Exporting Django Querysets to CSV

Exporting Django Querysets to CSV

At Azavea, we have numerous client projects that must provide exportable data in CSV format. The reasons for this range from simple data exchange to complex export-modify-import workflows. In order to make this process easier for django projects, we made a simple utility, django-queryset-csv, for exporting django querysets directly to HTTP responses with CSVs attached.

So you have something like this:

installation:

 pip install django-queryset-csv

models.py:

from django.db import models

class Activity(models.Model):
    name = models.CharField(max_length=50, verbose_name="Name of Activity")

class Person(models.Model):
    name = models.CharField(max_length=50, verbose_name="Person's name")
    address = models.CharField(max_length=255)
    info = models.TextField(verbose_name="Info on Person")
    hobby = models.ForeignKey(Activity)

views.py:

import djqscsv
from models import Person

def get_csv(request):
    qs = Person.objects.all()
    return djqscsv.render_to_csv_response(qs)

Pain Points

Why bother? Can’t you write a for-loop to export a CSV in a dozen or so lines of code? It turns out there are a few pain points we run into over and over again with CSV exports:

  • We’re currently using python 2.7 for our django projects, where the provided CSV library has poor support for unicode characters. This has to be addressed somehow, usually by utf-8 encoding python strings before writing them to the CSV.
  • Adding a BOM character to CSVs with utf8 encoding is required for them to open properly in Microsoft Excel.

These are delicate behaviors that we prefer to have handled by a dedicated library with adequate unit test coverage.

Utilities

In addition, we found ourselves repeatedly wanting the same helper utilities, and to have them work together consistently and predictably.

  • The ability to generate a filename automatically based on the underlying data.
    filename = djqscsv.generate_filename(person_qs)
    # filename => 'person_export.csv'
  • The ability to generate timestamps for each export
    filename = djqscsv.generate_filename(person_qs, append_datestamp=True)
    # filename => 'person_export_20140224.csv'
  • The ability to generate column headers from the underlying data, sane defaults, custom overrides, or some flexible combination of the three.
    render_to_csv_response(person_qs)
    # column headers will be 'ID', "Person's name",
    # 'address', 'Info on person', 'hobby_id'
    # these are derived from the django model definition of Person.
    render_to_csv_response(person_qs, field_header_map={'id': 'The Id'})
    # column headers will be 'The Id', "Person's name",
    # 'address', 'Info on person', 'hobby_id'
    render_to_csv_response(person_qs, use_verbose_names=False)
    # column headers will be 'id', 'name', 'address', 'info', 'hobby_id'

    In this case, field_header_map takes precedence if provided, followed by verbose_name if specified and not disabled, followed finally by the underlying model field names.

Advanced Usage

Moving this library into production, we quickly discovered some advanced features that we needed the library to support.

Foreign Keys

The most obvious is foreign key fields.
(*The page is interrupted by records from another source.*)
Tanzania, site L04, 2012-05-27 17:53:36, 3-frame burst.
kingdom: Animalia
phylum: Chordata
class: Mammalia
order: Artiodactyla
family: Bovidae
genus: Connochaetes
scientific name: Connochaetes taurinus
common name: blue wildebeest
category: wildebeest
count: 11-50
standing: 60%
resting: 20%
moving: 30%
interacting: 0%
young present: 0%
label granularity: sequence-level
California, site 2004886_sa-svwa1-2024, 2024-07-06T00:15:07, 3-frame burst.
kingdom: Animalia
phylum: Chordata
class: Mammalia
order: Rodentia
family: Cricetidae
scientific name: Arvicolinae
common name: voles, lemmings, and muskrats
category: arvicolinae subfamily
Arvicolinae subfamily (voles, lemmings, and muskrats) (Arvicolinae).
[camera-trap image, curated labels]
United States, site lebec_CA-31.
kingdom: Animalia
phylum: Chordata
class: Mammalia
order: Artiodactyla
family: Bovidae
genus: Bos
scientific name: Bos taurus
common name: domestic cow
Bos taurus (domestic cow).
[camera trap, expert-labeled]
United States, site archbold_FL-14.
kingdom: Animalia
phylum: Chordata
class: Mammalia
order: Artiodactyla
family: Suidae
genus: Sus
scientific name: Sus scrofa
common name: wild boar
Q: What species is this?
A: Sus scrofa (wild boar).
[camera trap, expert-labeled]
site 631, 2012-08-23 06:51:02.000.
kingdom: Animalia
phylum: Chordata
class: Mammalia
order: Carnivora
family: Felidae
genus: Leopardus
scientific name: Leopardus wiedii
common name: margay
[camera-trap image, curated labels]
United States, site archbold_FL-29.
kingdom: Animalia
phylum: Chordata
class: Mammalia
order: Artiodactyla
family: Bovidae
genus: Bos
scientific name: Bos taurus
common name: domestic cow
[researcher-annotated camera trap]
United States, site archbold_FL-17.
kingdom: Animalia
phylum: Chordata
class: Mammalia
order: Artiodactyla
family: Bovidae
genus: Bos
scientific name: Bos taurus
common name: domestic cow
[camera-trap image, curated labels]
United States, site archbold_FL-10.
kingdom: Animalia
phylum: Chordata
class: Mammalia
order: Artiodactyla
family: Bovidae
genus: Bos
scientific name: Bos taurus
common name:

This is supported using the .values() method of a queryset, which is able to walk relationships in the same fashion as other ORM directives, using double-underscores. Note that you can’t make use of verbose names in this case, but you can provide custom overrides in the field_header_map argument:

person_qs = Person.objects.values('id', 'name', 'hobby__name')
render_to_csv_response(person_qs, field_header_map={'hobby__name': 'Name of Activity'})
# column headers will be 'id', 'name', and 'Name of Activity'

Asynchronous Export

Sometimes, you can’t return a CSV response in the same thread. We ran into this problem because sometimes CSV exports, or the queries that produce them, take too long for the request/response cycle, and tying down a web worker for that period is unnacceptable. For this case, django-queryset-csv provides a lower-level function for writing CSV data to a file-like object of any kind:

csv_file = TemporaryFile()
djqscsv.write_csv(person_qs, csv_file)

Final Thoughts

We’re using django-queryset-csv in production, but the project remains in beta. We hope it’ll make CSV exports a little less painful for you too. Please report all bugs via github.